Monday, December 22, 2008

The Earth's Carrying Capacity

It turns out Warren Buffett is interested in the earth's capacity to sustain us. On page 642 of the new biography, The Snowball, he holds forth on the subject to author Alice Schroeder:
There is a carrying capacity to the earth. It's far, far, far, far greater than [Thomas] Malthus ever dreamed. On the other hand, there is some carrying capacity, and the thing about carrying capacity is that you want to err on the low side. If you were provisioning a huge rocket ship to the moon and had enough for two hundred people and didn't know how long the journey would take, you probably wouldn't put more than a hundred fifty people on the ship. And we have a spaceship of sorts, and we don't know how much the provisions are good for. It's very hard to argue that the earth would be better off in terms of average happiness or livelihood with twelve billion people instead of six.
Buffett is right that Malthus' original estimates of the maximum human population were way off. But that doesn't mean the limits are meaningless, and Buffett argues that we should plan for a margin of safety in calculating the effect of population growth, just as he does when making investments.
The earth's population is expected to reach 9 billion by the middle of this century, and gradually slow its growth. A country's population tends to grow more slowly and stabilize as education and living standards improve. Earth watchers like Lester Brown expect the earth's population to stabilize eventually, either through social restraints or, as he wrote in Beyond Malthus, "because nature ruthlessly imposes its own restraints."
The earth's capacity to sustain human life depends as much on technology as it does on sheer numbers. It is also worth pointing out that markets and populations start to behave erratically when their limits are reached, whether those limits are fuel, food, land or water.
The fabled Green Revolution greatly improved crop yields.

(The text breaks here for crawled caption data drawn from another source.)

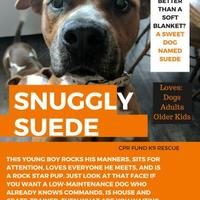 Adopt A Pet :: Suede - Lowell, IN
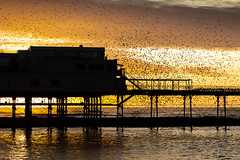 Aberystwyth starlings 2018 (1) (Explore) (babs pix) Tags: aberystwyth aberystwythpier starlingsaberystwythpier starlings murmuration cardiganbay sunset sunsetsea seaside westwales wales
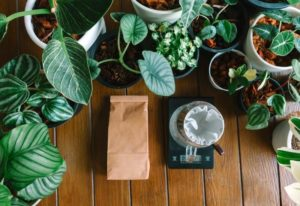 What Plants Like Coffee Grounds and How to Use Them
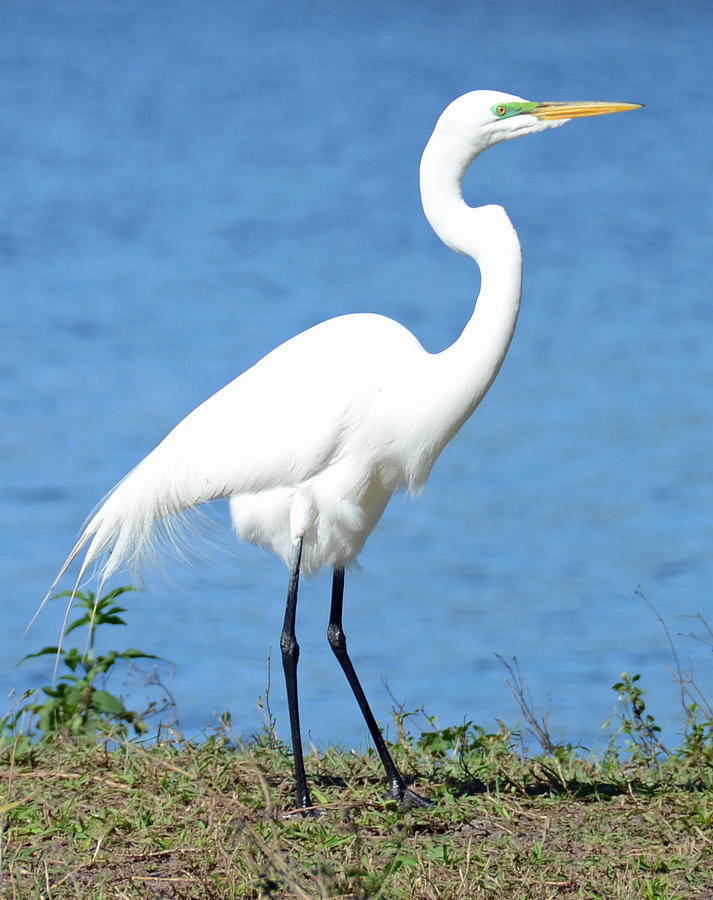 Great White Heron Photograph - Great White Heron by Julie Cameron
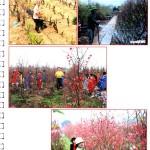Làng nghề trồng hoa đào truyền thống xã Nam Mỹ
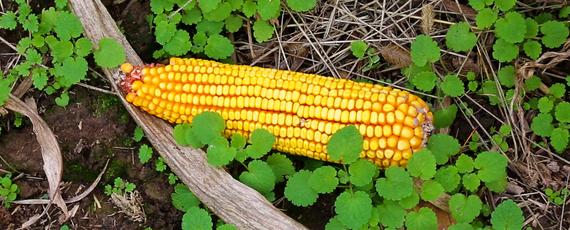 2015-02-12-Corn.jpg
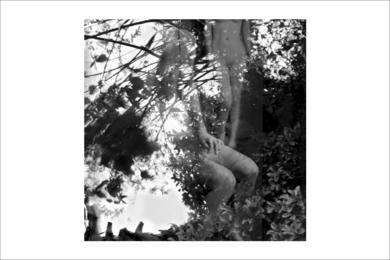 natura desnuda 3 FotografíadeRoberto Valentino  Compra arte en Flecha.es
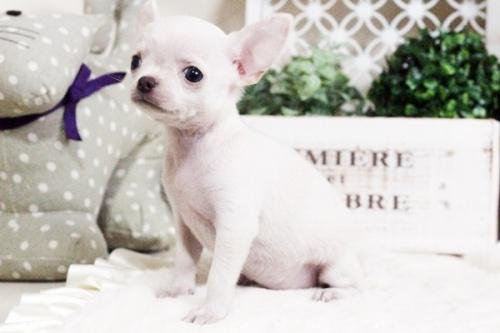 チワワ(スムース)の子犬(ID:1255411698)の2枚目の写真/更新日:2017-07-11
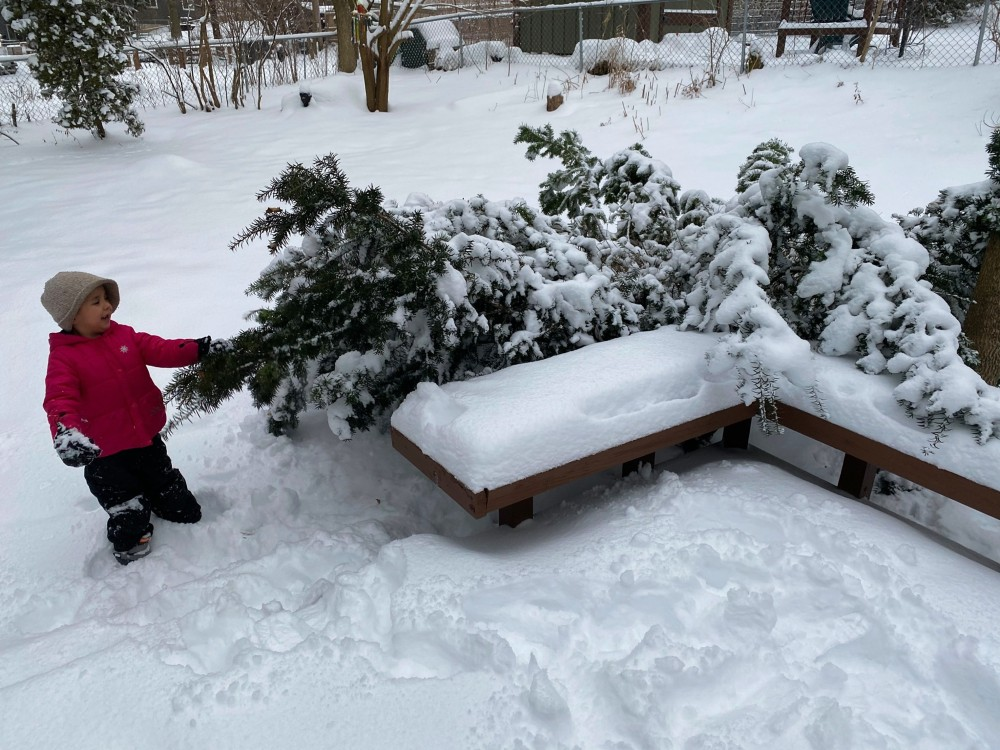Almost six year old starts to clear snow from the tree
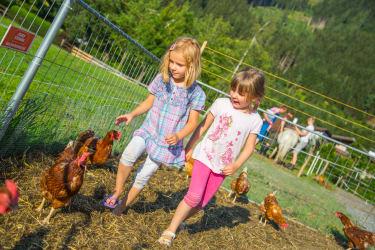 Im Hühnerauslauf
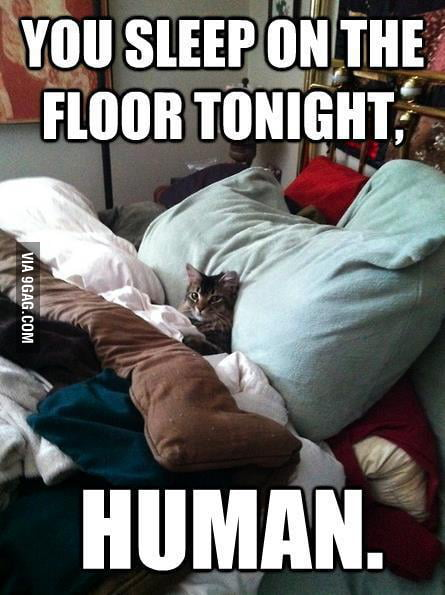 Ok Master Cat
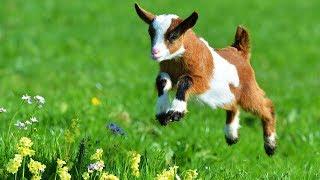 Les animaux de la ferme : La chèvre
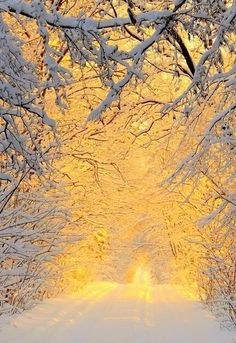 A glorious road in winter...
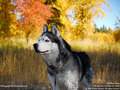 Dog Wallpaper - dogs wallpaper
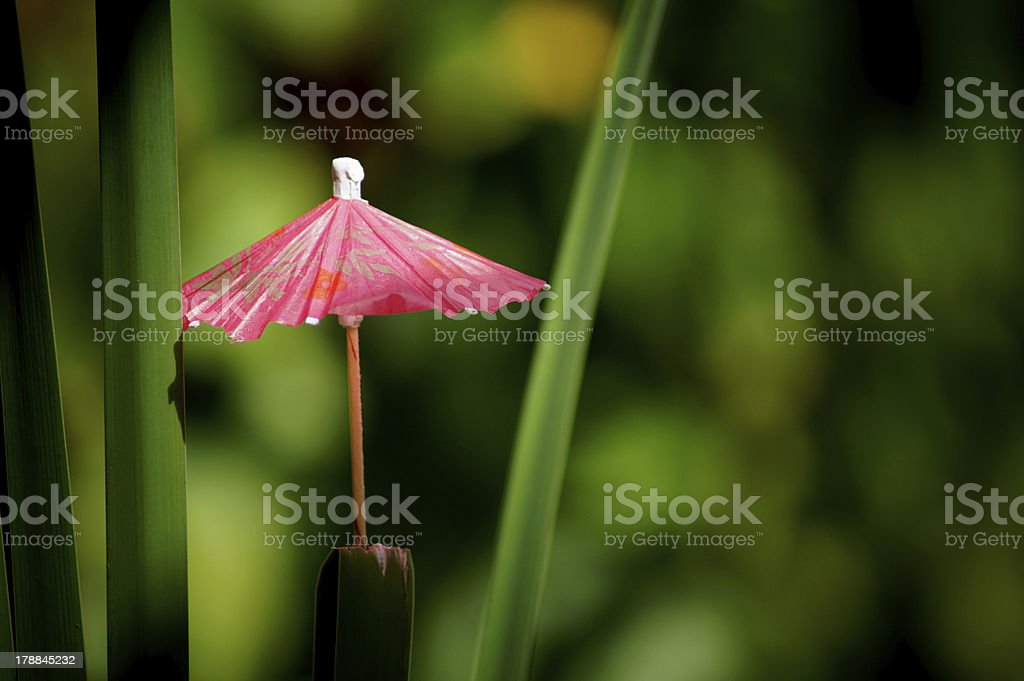 Cocktail umbrella in tropical background stock photo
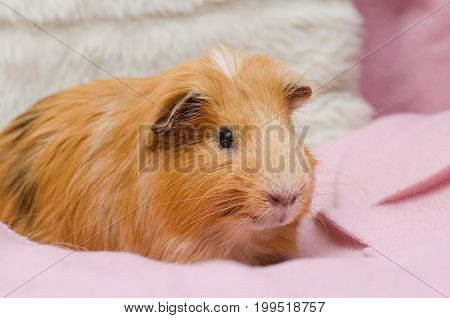 Portrait of red guinea pig on pink plaid. Close up.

Equally dramatic changes in energy technology will be needed to reduce carbon emissions and maintain our ability to feed our growing numbers. It's hard to cultivate land that's under water. And Brown points out that reliable water sources from mountain ranges like the Rockies or the Himalayas will be affected as snow accumulation is reduced by global warming.

1 Comments:

Blogger Mikata Karasu said...

Global population is nearing 7 billion. I think it's pretty clear that we’ve already exceeded global carrying capacity. We are now in “overshoot”.

Different theorists using different methods seem to end up agreeing that global carrying capacity is probably about 2 billion. (This assumes some level of social justice and a moderate, low by US standards, standard of living. More is possible if you accept a cattle car / Matrix-esque "life".)

In any case, we will get to that much-lower-than-7-billion number the hard way (wars, famine, disease, and their accompanying losses of environmental quality, freedom, and social justice) OR the less hard way (immediately and drastically reducing our population voluntarily). And yes, this would have to be all of us, and yes, everywhere. There is no scenario in which population growth is a "good thing" long term.

Yes a drop in population would cause problems, but none of those problems are as big as the problems, suffering, and environmental collapse that is certain to occur if we don’t.

It’s too late for any “us” vs “them” arguments or any belief that national boundaries will do much to help anyone in the long run. This is a global issue with local and nation-state consequences. For example, immigration is a consequence of overpopulation, not a cause of it. Likewise, global climate change is not impressed by national boundaries.

I disagree with the argument that there is some “right to reproduce” that must be accommodated in this scenario. If there is any "right to reproduce" it's in the concept that one has the freedom to nurture a child or children and form some sort of family. Biological reproduction is not necessary to do that and there are many in need of this sort of nurturing.

I would also argue that at least one criterion to reproduce would be to not only have the necessary skills and resources to parent a child for 18 years or so, but that doing so would not cause suffering for others either now or in the future.

One interesting logic trail in all this is that if we are truly beyond our global carrying capacity (and it seems clear we are) no one can biologically reproduce and truly meet that criteria, since each added child now assures more people suffer later.

One of the key factors in this scenario is also our sense of time. This is a slow motion crash that requires both immediate and consistent long term action, a bit like trying to steer a supertanker that's on a crash course by putting in consistent input over a multi year time frame, and the one effective input is for all of us everywhere to stop making babies. The supertanker analogy is also apt because it was the "one time gift" of oil that allowed us to get this far out on a limb, and peak oil has already happened.

No technological / "alternative energy" options have the capacity or can be ramped up fast enough to avoid major global calamity. That isn't to say we shouldn't do them. Aggressively shifting to alternative energy is necessary, just not sufficient.

For more comprehensive analysis of all this I suggest

Approaching the Limits www.paulchefurka.ca

Bruce Sundquist on environmental impact of overpopulation http://home.alltel.net/bsundquist1/

The Oil Drum Peak Oil Overview - June 2007 (www.theoildrum.com/node/2693)

...and of course the classic "Overshoot" by Catton

Note that I don't think humans are smart enough to deal with this. Nature bats last and assertively.